From mboxrd@z Thu Jan  1 00:00:00 1970
Received: from eggs.gnu.org ([2001:4830:134:3::10]:43627)
	by lists.gnu.org with esmtp (Exim 4.71)
	(envelope-from <groeck7@gmail.com>) id 1gS7on-0002rD-Qs
	for qemu-devel@nongnu.org; Wed, 28 Nov 2018 16:56:27 -0500
Received: from Debian-exim by eggs.gnu.org with spam-scanned (Exim 4.71)
	(envelope-from <groeck7@gmail.com>) id 1gS7oj-0006YU-2M
	for qemu-devel@nongnu.org; Wed, 28 Nov 2018 16:56:24 -0500
Received: from mail-pf1-x443.google.com ([2607:f8b0:4864:20::443]:46750)
	by eggs.gnu.org with esmtps (TLS1.0:RSA_AES_128_CBC_SHA1:16)
	(Exim 4.71) (envelope-from <groeck7@gmail.com>) id 1gS7oh-0006Vl-4L
	for qemu-devel@nongnu.org; Wed, 28 Nov 2018 16:56:19 -0500
Received: by mail-pf1-x443.google.com with SMTP id c73so10811355pfe.13
	for <qemu-devel@nongnu.org>; Wed, 28 Nov 2018 13:56:17 -0800 (PST)
Sender: Guenter Roeck <groeck7@gmail.com>
From: Guenter Roeck <linux@roeck-us.net>
Date: Wed, 28 Nov 2018 13:56:11 -0800
Message-Id: <1543442171-24863-2-git-send-email-linux@roeck-us.net>
In-Reply-To: <1543442171-24863-1-git-send-email-linux@roeck-us.net>
References: <1543442171-24863-1-git-send-email-linux@roeck-us.net>
Subject: [Qemu-devel] [PATCH 2/2] scsi: esp: Improve consistency of RSTAT,
 RSEQ, and RINTR
List-Id: <qemu-devel.nongnu.org>
List-Unsubscribe: <https://lists.nongnu.org/mailman/options/qemu-devel>,
	<mailto:qemu-devel-request@nongnu.org?subject=unsubscribe>
List-Archive: <http://lists.nongnu.org/archive/html/qemu-devel/>
List-Post: <mailto:qemu-devel@nongnu.org>
List-Help: <mailto:qemu-devel-request@nongnu.org?subject=help>
List-Subscribe: <https://lists.nongnu.org/mailman/listinfo/qemu-devel>,
	<mailto:qemu-devel-request@nongnu.org?subject=subscribe>
To: Paolo Bonzini <pbonzini@redhat.com>
Cc: Fam Zheng <famz@redhat.com>, qemu-devel@nongnu.org, Guenter Roeck <linux@roeck-us.net>

The guest OS reads RSTAT, RSEQ, and RINTR, and expects those registers
to reflect a consistent state.

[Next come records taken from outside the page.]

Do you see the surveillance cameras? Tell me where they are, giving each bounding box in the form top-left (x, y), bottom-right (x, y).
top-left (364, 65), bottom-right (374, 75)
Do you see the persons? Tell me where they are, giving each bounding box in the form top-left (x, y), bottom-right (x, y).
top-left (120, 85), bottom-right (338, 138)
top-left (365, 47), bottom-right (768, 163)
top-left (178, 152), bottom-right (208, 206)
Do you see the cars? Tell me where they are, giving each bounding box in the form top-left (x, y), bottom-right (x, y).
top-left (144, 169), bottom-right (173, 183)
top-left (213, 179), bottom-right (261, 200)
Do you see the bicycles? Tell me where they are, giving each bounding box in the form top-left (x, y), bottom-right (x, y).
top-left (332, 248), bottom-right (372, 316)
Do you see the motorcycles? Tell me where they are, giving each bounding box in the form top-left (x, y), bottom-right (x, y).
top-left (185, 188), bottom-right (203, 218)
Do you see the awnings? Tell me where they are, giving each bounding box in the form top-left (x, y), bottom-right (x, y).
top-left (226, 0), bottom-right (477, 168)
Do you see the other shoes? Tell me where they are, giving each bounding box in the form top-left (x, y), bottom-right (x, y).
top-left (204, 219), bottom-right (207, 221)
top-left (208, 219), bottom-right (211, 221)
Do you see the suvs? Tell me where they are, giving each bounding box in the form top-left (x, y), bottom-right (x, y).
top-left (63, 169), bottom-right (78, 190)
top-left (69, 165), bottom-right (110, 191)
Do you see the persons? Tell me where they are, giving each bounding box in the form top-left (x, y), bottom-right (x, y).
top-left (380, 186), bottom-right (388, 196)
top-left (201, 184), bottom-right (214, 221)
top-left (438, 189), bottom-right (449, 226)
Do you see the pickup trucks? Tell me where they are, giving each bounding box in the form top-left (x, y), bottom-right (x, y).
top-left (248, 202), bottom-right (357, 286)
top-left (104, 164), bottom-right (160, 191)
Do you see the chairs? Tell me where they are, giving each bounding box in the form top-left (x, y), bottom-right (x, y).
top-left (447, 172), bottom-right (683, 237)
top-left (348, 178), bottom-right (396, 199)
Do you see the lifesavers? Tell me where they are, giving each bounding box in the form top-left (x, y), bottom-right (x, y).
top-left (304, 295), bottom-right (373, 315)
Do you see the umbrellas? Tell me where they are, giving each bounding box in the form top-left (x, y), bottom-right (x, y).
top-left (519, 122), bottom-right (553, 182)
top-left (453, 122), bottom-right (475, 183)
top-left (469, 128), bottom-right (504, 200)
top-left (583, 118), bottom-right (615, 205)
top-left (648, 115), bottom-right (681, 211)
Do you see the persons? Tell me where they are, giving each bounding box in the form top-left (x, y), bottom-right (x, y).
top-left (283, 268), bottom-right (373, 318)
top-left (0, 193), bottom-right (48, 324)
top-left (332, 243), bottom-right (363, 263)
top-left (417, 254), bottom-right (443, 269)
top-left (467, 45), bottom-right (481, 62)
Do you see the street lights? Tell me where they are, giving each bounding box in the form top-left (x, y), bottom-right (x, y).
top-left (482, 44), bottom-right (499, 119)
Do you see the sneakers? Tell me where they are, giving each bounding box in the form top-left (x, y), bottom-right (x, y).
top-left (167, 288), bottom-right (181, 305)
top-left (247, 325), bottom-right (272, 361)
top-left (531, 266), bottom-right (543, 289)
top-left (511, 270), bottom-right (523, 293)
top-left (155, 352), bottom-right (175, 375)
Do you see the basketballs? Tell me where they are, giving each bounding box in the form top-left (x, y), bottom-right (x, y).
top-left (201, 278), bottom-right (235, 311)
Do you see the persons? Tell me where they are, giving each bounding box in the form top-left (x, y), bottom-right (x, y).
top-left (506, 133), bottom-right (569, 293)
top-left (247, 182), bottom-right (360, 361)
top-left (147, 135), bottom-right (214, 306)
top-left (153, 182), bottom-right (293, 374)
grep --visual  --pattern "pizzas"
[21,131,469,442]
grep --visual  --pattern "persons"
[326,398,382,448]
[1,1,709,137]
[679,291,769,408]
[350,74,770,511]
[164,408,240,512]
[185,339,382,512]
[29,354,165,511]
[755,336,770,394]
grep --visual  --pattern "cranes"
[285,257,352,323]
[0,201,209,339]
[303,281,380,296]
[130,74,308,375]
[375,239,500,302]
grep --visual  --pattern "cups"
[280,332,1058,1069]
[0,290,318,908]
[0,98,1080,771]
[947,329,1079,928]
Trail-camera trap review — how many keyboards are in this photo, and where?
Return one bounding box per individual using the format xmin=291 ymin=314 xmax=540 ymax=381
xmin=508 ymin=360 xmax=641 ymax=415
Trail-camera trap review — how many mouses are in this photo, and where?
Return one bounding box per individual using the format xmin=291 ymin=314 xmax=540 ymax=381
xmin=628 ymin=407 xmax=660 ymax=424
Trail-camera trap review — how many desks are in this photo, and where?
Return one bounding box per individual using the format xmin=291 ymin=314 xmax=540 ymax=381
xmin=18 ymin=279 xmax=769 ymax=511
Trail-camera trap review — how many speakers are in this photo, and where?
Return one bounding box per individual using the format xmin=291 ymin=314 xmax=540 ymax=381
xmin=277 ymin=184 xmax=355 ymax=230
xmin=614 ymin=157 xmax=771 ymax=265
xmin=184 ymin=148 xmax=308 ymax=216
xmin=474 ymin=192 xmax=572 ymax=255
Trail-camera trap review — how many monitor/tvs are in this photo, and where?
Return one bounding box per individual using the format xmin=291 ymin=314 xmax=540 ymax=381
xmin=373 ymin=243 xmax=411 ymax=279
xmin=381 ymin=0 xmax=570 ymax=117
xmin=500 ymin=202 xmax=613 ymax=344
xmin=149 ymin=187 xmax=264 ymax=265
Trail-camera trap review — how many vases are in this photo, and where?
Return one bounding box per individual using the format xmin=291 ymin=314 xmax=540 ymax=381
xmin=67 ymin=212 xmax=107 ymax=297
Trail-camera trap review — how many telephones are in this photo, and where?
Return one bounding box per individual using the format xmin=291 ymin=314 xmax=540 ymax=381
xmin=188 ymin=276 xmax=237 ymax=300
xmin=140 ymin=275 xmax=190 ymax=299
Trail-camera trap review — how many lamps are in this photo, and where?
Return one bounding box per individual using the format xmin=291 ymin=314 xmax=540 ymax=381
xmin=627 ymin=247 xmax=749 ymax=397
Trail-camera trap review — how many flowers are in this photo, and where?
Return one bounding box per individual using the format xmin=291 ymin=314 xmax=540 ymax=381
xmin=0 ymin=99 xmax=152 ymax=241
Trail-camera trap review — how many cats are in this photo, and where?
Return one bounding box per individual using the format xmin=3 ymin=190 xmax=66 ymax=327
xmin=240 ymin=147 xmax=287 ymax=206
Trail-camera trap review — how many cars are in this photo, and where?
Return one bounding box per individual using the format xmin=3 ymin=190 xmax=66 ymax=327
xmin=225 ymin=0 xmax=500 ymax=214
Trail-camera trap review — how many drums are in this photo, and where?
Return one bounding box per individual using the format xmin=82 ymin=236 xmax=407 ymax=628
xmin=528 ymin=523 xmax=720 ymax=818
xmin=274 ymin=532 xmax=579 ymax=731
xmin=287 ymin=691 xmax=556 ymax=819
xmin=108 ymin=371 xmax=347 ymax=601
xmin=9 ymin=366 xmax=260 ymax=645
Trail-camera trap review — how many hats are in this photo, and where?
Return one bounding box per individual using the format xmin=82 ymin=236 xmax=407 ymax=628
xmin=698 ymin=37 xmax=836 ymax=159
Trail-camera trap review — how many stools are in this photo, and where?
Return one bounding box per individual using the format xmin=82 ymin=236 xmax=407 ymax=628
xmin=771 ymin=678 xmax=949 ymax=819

However, it is possible that the registers
can change after RSTAT was read, but before RINTR is read.

Guest OS		qemu
--------		----
Read RSTAT
			esp_command_complete()
			 RSTAT = STAT_ST
			 esp_dma_done()
			  RSTAT |= STAT_TC
			  RSEQ = 0
			  RINTR = INTR_BS

Read RSEQ
Read RINTR		RINTR = 0
			RSTAT &= ~STAT_TC
			RSEQ = SEQ_CD

The guest OS would then try to handle INTR_BS combined with an old
value of RSTAT. This sometimes resulted in lost events, spurious
interrupts, guest OS confusion, and stalled SCSI operations.
A typical guest error log (observed with various versions of Linux)
looks as follows.

scsi host1: Spurious irq, sreg=13.
...
scsi host1: Aborting command [84531f10:2a]
scsi host1: Current command [f882eea8:35]
scsi host1: Queued command [84531f10:2a]
scsi host1:  Active command [f882eea8:35]
scsi host1: Dumping command log
scsi host1: ent[15] CMD val[44] sreg[90] seqreg[00] sreg2[00] ireg[20] ss[00] event[0c]
scsi host1: ent[16] CMD val[01] sreg[90] seqreg[00] sreg2[00] ireg[20] ss[02] event[0c]
scsi host1: ent[17] CMD val[43] sreg[90] seqreg[00] sreg2[00] ireg[20] ss[02] event[0c]
scsi host1: ent[18] EVENT val[0d] sreg[92] seqreg[04] sreg2[00] ireg[18] ss[00] event[0c]
...

Adress the situation by caching RINTR and RSEQ when RSTAT is read and
using the cached values when the respective registers are read.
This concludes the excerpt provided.